- _Records for this exercise_
┌──

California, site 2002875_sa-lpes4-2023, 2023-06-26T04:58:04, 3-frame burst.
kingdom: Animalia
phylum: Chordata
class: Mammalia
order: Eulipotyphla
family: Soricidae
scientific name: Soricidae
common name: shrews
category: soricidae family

└──
┌──

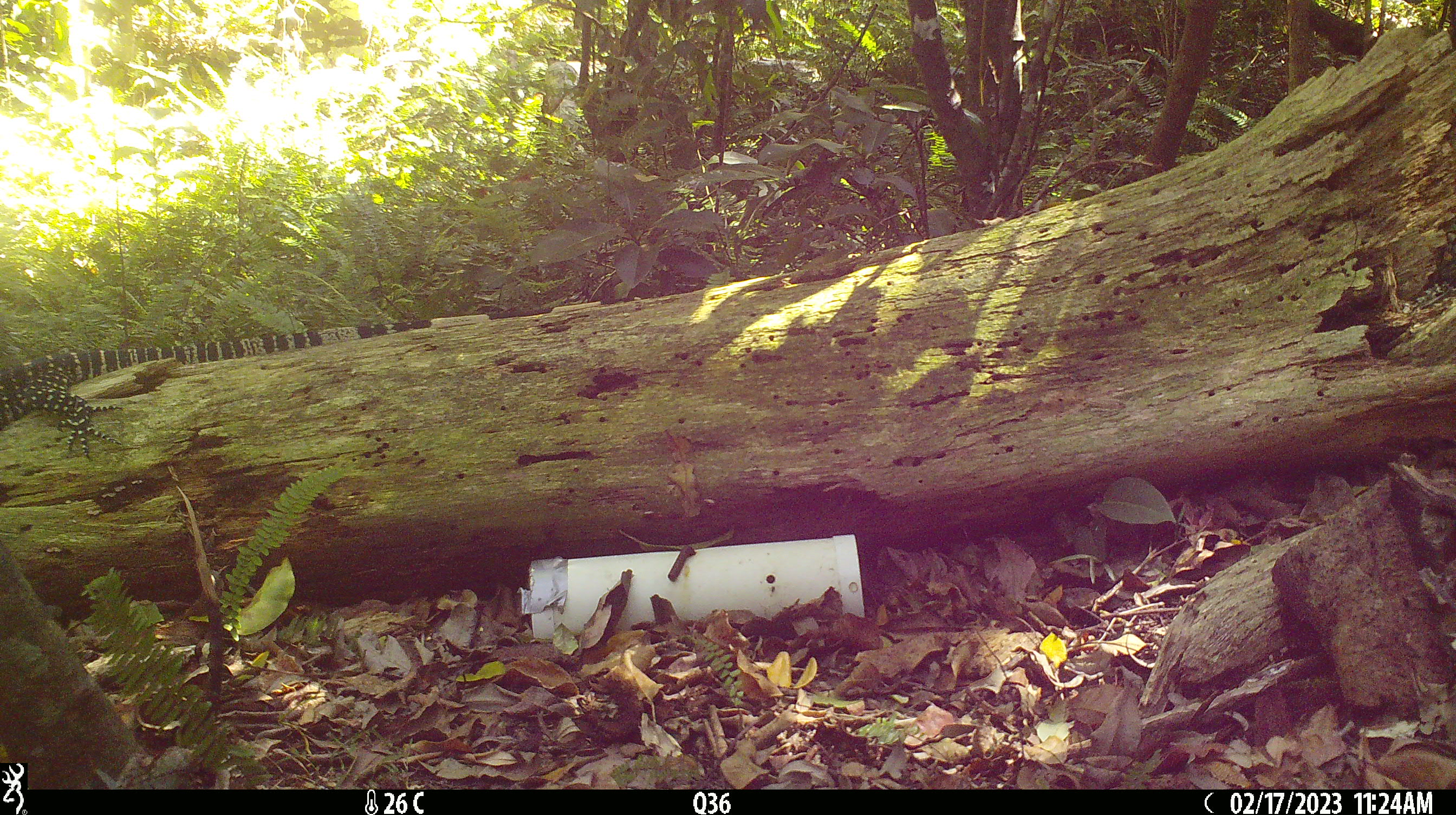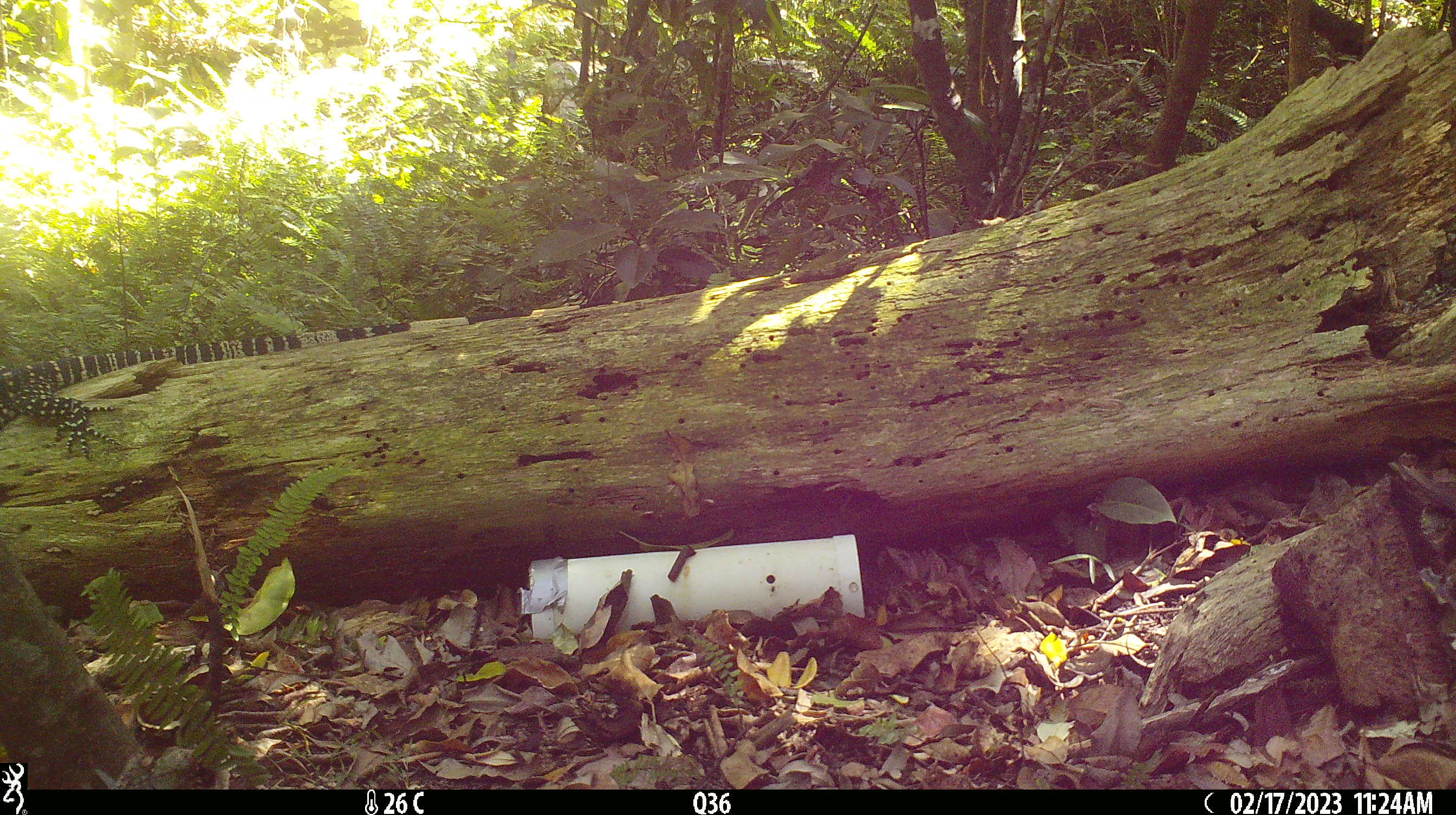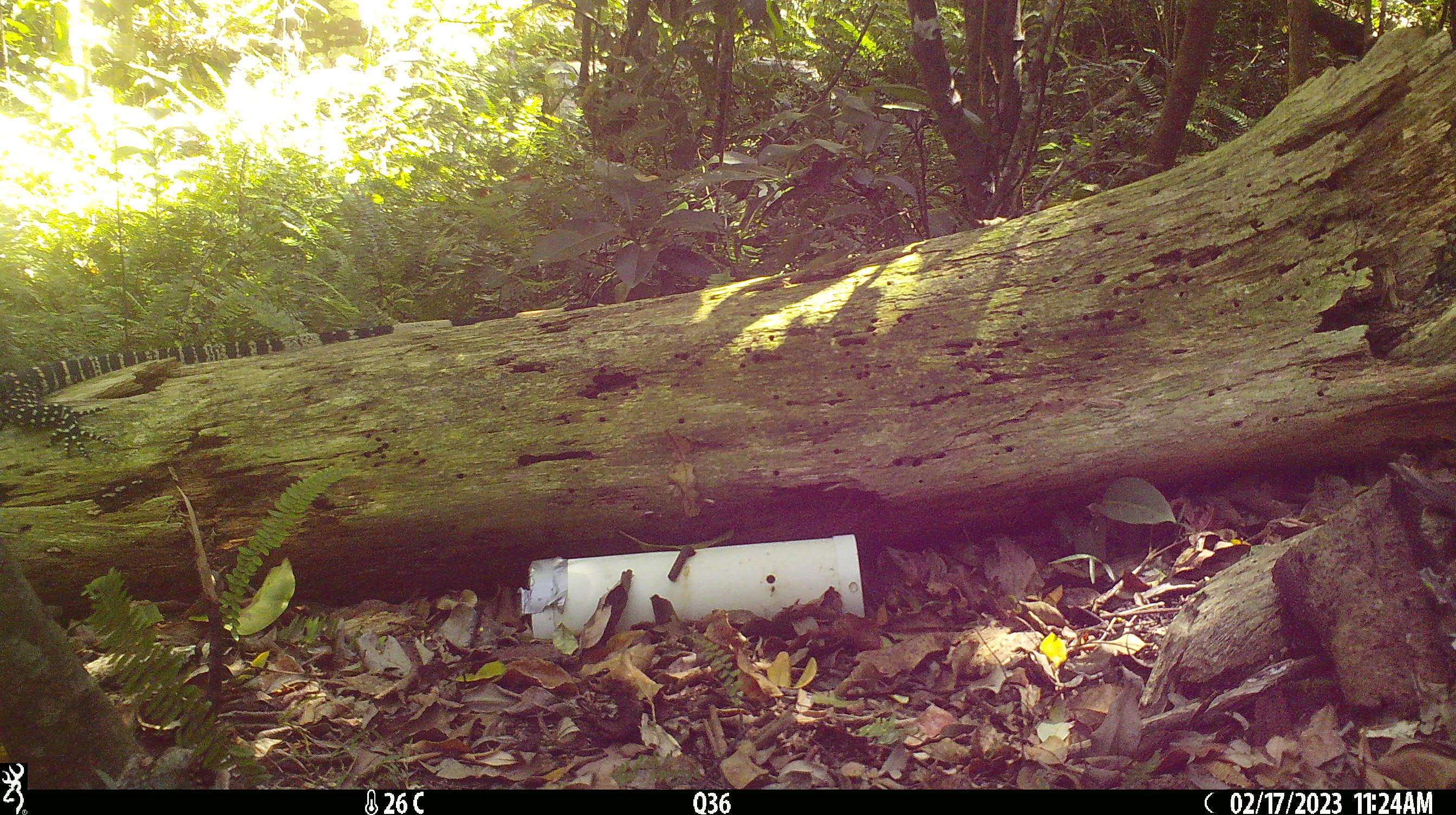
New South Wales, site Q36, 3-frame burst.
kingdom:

└──

- _Assigned task_
Of the lines above, retype only those from the line containing "kingdom: Animalia" through the line containing "category: soricidae family", including both, exactly.

- _Response_
kingdom: Animalia
phylum: Chordata
class: Mammalia
order: Eulipotyphla
family: Soricidae
scientific name: Soricidae
common name: shrews
category: soricidae family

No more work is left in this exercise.